Iraq was the first postcolonial state recognized as legally sovereign by the League of Nations amid the twentieth-century wave of decolonization movements. It also emerged as an early laboratory of development projects designed by Iraqi intellectuals, British colonial officials, American modernization theorists, and postwar international agencies. Familiar Futures considers how such projects—from the country's creation under British mandate rule in 1920 through the 1958 revolution to the first Ba'th coup in 1963—reshaped Iraqi everyday habits, desires, and familial relations in the name of a developed future.
Sara Pursley investigates how Western and Iraqi policymakers promoted changes in schooling, land ownership, and family law to better differentiate Iraq's citizens by class, sex, and age. Peasants were resettled on isolated family farms; rural boys received education limited to training in agricultural skills; girls were required to take home economics courses; and adolescents were educated on the formation of proper families. Future-oriented discourses about the importance of sexual difference to Iraq's modernization worked paradoxically, deferring demands for political change in the present and reproducing existing capitalist relations. Ultimately, the book shows how certain goods—most obviously, democratic ideals—were repeatedly sacrificed in the name of the nation's economic development in an ever-receding future.
About the author
Sara Pursley is Assistant Professor of Middle Eastern and Islamic Studies at New York University.
"Familiar Futures is an extraordinary book, at once theoretically informed and empirically rich. Sara Pursley offers an original and compelling reading of the relationship between decolonization and modernity in Iraq that considers time, economic development, political sovereignty, psychology, education, and the importance of gender in the articulation of national identity. It is an example of critical history at its best."
—Joan W. Scott, Institute for Advanced Study
"Familiar Futures marks an important examination of the intellectual underpinnings of the development projects shaped by Iraqi nationalists, revolutionaries, and intellectuals. Sara Pursley offers an original reading of modern Iraqi history and a thoughtful meditation on time and selfhood."
—Dina Rizk Khoury, George Washington University
"Addressing the generative tension between modernity as a transformative promise of the future and as a repetition of the same, Familiar Futures explores sovereignty and subject formation in twentieth-century Iraq as inextricably linked to temporality, gender, and sexuality.

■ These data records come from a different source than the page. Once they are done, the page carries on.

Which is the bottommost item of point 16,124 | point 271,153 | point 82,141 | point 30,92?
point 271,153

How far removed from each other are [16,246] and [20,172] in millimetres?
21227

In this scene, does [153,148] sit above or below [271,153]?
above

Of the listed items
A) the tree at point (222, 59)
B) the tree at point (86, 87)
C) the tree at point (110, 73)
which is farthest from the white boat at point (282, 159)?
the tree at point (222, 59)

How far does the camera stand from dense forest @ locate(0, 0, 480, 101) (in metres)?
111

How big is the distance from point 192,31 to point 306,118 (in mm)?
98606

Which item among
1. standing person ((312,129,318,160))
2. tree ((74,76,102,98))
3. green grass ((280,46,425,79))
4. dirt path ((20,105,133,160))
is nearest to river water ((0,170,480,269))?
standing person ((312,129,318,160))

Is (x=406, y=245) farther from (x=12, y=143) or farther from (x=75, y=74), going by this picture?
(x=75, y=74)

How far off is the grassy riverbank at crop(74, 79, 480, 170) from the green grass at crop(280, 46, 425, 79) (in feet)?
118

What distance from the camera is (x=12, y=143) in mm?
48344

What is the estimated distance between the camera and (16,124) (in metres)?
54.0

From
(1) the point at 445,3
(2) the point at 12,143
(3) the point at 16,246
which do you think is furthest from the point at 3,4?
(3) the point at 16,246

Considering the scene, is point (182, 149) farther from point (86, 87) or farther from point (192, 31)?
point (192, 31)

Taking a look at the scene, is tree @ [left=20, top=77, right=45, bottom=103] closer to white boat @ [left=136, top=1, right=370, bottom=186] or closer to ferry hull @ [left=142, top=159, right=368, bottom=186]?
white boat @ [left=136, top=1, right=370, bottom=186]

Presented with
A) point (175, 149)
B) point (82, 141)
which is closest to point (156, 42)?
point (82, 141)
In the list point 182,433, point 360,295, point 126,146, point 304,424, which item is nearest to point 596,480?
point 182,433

In this brilliant work of imaginative scholarship and interdisciplinary theorization, Sara Pursley pushes us to rethink the history of the modern Middle East and the postcolonial predicament more broadly."

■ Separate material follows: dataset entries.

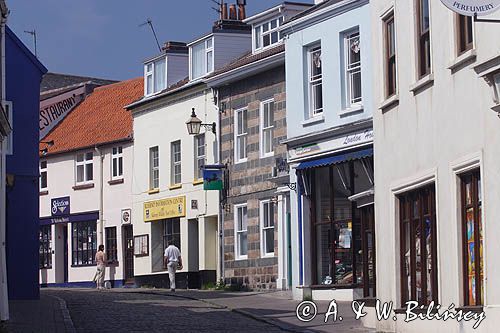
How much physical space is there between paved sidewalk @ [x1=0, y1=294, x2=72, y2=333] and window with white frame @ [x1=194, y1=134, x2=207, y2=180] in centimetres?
1036

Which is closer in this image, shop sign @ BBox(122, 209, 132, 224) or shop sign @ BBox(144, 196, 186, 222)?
shop sign @ BBox(144, 196, 186, 222)

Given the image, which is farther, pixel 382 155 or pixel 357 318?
pixel 357 318

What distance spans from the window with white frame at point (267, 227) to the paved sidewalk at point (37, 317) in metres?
6.97

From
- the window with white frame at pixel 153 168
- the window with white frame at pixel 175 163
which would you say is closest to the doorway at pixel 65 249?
the window with white frame at pixel 153 168

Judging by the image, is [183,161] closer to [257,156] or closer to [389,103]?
[257,156]

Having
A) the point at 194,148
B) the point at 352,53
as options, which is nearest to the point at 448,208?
the point at 352,53

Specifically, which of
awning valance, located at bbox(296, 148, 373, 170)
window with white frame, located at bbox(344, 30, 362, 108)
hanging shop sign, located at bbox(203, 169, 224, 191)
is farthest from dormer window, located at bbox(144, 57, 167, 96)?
window with white frame, located at bbox(344, 30, 362, 108)

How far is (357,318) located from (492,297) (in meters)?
7.49

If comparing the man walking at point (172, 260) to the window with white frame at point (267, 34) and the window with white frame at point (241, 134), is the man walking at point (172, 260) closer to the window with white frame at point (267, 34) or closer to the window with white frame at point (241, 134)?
the window with white frame at point (241, 134)

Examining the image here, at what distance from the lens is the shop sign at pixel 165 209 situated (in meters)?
41.2

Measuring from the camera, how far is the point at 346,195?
30.3 meters

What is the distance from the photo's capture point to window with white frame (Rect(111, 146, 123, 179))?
4631 cm

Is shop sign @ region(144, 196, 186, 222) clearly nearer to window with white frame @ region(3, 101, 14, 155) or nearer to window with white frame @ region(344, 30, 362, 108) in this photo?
window with white frame @ region(3, 101, 14, 155)

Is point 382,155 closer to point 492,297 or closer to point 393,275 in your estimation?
point 393,275
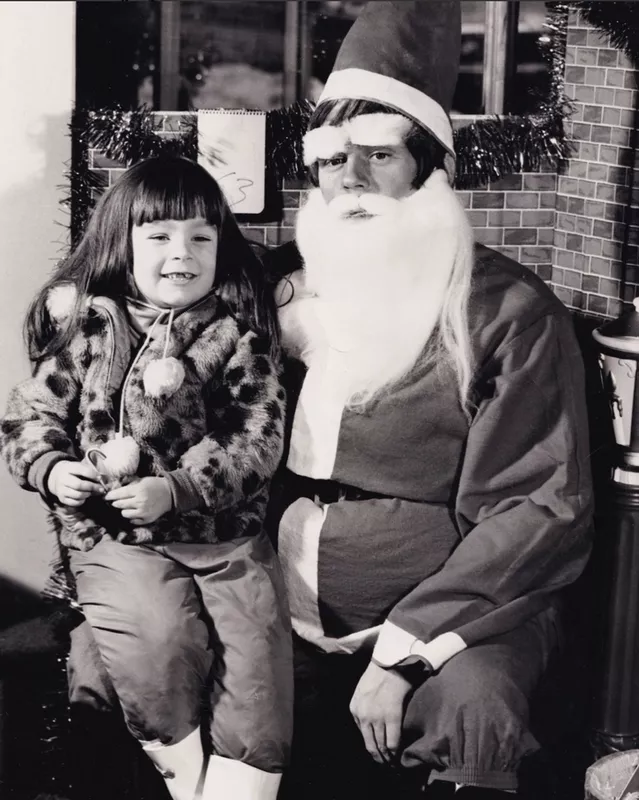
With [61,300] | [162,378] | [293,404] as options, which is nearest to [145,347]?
[162,378]

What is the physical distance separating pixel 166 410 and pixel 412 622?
509 mm

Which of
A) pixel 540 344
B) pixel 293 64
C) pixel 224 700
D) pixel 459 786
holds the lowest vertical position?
pixel 459 786

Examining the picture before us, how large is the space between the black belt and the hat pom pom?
0.28m

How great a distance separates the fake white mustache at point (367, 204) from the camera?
1784mm

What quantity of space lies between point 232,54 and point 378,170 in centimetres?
31

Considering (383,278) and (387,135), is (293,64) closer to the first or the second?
(387,135)

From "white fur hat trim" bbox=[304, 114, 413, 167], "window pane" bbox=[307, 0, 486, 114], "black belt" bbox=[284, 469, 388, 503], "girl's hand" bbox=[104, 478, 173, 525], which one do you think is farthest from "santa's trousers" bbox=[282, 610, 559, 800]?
"window pane" bbox=[307, 0, 486, 114]

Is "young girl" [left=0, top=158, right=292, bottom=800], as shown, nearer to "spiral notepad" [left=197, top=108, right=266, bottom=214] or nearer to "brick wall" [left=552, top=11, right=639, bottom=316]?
"spiral notepad" [left=197, top=108, right=266, bottom=214]

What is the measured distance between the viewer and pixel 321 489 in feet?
6.17

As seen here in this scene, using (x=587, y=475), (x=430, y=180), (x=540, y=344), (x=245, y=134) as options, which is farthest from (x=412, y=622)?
(x=245, y=134)

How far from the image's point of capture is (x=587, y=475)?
1.83 metres

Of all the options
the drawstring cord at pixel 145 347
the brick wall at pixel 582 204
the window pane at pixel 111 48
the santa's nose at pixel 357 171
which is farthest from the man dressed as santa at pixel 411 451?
the window pane at pixel 111 48

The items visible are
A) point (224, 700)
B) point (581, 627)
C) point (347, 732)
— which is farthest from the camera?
Result: point (581, 627)

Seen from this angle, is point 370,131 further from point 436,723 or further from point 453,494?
point 436,723
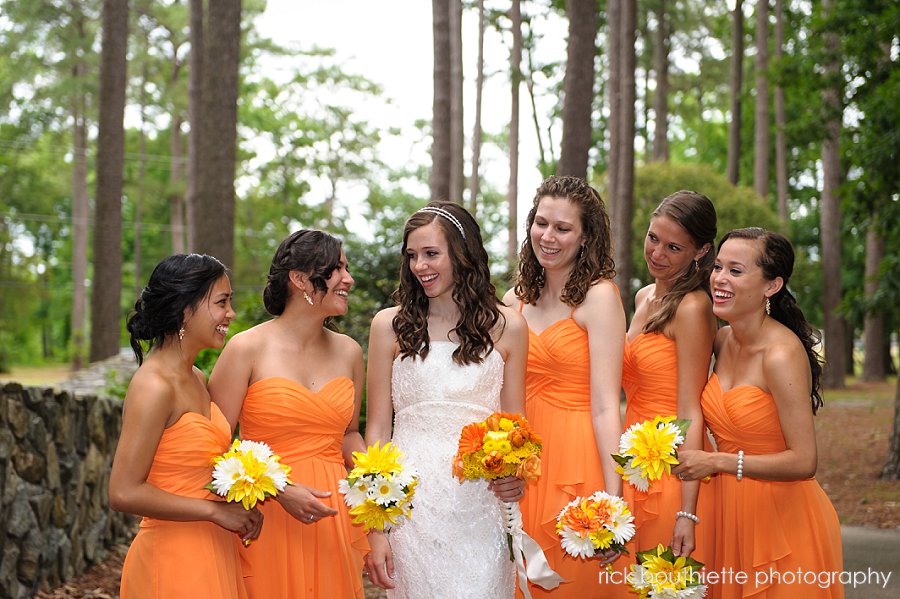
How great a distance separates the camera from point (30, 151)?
44281 millimetres

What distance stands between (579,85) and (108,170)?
11.9 m

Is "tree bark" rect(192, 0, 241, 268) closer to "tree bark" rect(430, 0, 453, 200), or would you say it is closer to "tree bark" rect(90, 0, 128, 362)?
"tree bark" rect(430, 0, 453, 200)

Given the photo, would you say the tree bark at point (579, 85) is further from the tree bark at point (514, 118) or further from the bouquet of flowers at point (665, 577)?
the tree bark at point (514, 118)

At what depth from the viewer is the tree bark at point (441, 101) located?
47.4 ft

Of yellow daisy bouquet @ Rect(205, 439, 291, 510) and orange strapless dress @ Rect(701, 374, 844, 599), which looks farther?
orange strapless dress @ Rect(701, 374, 844, 599)

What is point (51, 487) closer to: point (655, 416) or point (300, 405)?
point (300, 405)

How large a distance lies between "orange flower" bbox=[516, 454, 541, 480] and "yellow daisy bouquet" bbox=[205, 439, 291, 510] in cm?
88

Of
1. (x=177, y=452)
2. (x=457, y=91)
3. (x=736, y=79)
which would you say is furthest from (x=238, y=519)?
(x=736, y=79)

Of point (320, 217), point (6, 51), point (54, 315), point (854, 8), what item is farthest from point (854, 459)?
point (54, 315)

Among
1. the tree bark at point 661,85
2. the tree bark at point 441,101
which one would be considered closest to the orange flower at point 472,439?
the tree bark at point 441,101

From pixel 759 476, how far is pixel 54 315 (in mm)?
56984

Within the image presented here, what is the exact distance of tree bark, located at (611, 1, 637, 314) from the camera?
1780 cm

—Omnia El Shakry, University of California, Davis
"Familiar Futures seems destined to approach the hallmark of intellectual distinction to which so many historians aspire––to say something so interesting and important that it captures the attention of readers who might otherwise have no particular reason to care about the narratives and details so central to our own fields."––Kevin Jones, Arab Studies Journal
"Sara Pursley's excellent book is full of insights and in-depth reflections....Familiar Futures will be highly influential as a critique of concepts of modernity in modern Middle Eastern societies."

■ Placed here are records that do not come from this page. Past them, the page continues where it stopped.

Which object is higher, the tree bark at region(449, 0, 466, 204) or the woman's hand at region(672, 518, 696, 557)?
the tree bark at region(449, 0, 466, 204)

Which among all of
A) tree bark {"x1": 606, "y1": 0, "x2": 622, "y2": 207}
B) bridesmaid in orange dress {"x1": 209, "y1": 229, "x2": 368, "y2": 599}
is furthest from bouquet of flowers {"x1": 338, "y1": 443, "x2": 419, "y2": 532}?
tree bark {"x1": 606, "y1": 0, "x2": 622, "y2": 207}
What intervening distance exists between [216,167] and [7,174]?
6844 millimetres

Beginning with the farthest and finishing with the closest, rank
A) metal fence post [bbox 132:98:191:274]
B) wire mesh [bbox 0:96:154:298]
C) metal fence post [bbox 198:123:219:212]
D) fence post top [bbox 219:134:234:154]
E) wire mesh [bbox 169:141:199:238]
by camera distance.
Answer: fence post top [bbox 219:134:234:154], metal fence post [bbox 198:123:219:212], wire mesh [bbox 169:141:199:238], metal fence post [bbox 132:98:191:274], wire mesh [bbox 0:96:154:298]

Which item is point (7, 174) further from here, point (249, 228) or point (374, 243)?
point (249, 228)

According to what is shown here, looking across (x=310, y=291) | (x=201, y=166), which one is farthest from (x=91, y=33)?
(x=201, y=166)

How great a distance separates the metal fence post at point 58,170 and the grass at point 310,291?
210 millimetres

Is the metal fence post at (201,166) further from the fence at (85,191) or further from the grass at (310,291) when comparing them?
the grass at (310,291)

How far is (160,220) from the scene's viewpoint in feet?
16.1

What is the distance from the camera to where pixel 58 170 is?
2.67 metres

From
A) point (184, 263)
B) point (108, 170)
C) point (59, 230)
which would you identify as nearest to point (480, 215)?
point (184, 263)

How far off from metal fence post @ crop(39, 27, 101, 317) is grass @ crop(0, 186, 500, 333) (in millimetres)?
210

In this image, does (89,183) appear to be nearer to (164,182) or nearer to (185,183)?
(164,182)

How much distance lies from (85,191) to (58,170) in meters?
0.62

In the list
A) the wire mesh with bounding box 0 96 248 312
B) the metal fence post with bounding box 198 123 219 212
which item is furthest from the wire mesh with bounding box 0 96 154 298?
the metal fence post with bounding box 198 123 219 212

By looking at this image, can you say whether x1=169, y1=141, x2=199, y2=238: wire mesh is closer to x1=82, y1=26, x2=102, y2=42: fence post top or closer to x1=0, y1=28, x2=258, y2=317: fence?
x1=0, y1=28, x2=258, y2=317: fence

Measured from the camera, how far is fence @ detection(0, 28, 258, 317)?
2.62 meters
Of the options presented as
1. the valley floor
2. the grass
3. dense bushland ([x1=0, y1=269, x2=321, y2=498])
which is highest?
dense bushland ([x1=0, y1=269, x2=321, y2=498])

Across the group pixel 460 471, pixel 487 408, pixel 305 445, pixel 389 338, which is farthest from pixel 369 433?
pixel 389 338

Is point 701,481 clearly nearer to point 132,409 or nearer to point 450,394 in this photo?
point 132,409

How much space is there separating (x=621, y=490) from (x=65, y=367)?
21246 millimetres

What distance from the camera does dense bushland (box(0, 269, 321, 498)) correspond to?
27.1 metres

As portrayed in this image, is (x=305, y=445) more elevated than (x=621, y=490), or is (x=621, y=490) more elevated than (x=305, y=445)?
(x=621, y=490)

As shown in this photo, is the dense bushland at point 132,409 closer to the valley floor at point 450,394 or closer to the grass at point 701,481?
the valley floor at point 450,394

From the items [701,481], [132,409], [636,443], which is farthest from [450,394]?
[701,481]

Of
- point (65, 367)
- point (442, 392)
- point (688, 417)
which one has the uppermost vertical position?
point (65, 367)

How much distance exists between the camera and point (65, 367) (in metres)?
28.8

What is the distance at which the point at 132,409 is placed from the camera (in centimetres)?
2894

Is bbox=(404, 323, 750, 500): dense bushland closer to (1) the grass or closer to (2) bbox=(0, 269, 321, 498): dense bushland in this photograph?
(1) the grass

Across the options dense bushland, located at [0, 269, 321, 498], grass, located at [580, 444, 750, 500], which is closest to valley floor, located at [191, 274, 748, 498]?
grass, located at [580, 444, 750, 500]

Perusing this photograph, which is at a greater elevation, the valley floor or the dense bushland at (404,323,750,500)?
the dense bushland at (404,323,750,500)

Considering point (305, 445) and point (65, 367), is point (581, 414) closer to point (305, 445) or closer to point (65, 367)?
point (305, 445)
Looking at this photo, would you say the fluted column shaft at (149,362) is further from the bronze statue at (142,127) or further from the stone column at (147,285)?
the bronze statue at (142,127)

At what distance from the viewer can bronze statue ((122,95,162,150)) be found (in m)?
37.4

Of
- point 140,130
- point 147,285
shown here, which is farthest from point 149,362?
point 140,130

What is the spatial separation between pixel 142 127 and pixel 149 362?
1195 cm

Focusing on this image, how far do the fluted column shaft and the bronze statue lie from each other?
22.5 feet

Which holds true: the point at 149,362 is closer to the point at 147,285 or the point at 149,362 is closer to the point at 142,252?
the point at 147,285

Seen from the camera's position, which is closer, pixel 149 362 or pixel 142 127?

—Peter Wien, Middle East Journal
"The first pages [of Familiar Futures] set the scene for the main questions of the book: the relationship between revolutionary time and gendered time, the intensified investment in girls' and women's lives, how economic development and the gendered social reform came to trump all other visions of the good life, and how the Iraqi territorial state came to infiltrate the intimate lives of Iraqi subjects and to mold their experience of citizenship. The answers to these questions, Pursley offers, have everything to do with particular modern temporal sensibilities that came to dictate Iraqi citizens' orientation to the future."
—Samera Esmeir, Modern Intellectual History
"Through an expert weaving of social theory and social history, including close readings of works by Iraqi intellectuals written in Arabic, Pursley demonstrates how family and gender reform initiatives served to institutionalize the 'disciplinary and biopolitical power' of the state over its national subjects."
—Brandon Wolfe-Hunnicutt, International Journal of Middle East Studies
"In a Koselleckian tradition, Pursley not only offers us a tantalizing critique of modernization and modernity, but also challenges us to rethink the boundaries between history, historiography and theory: an opportunity to reflect on the positioning of the history of Iraq within interdisciplinary theories."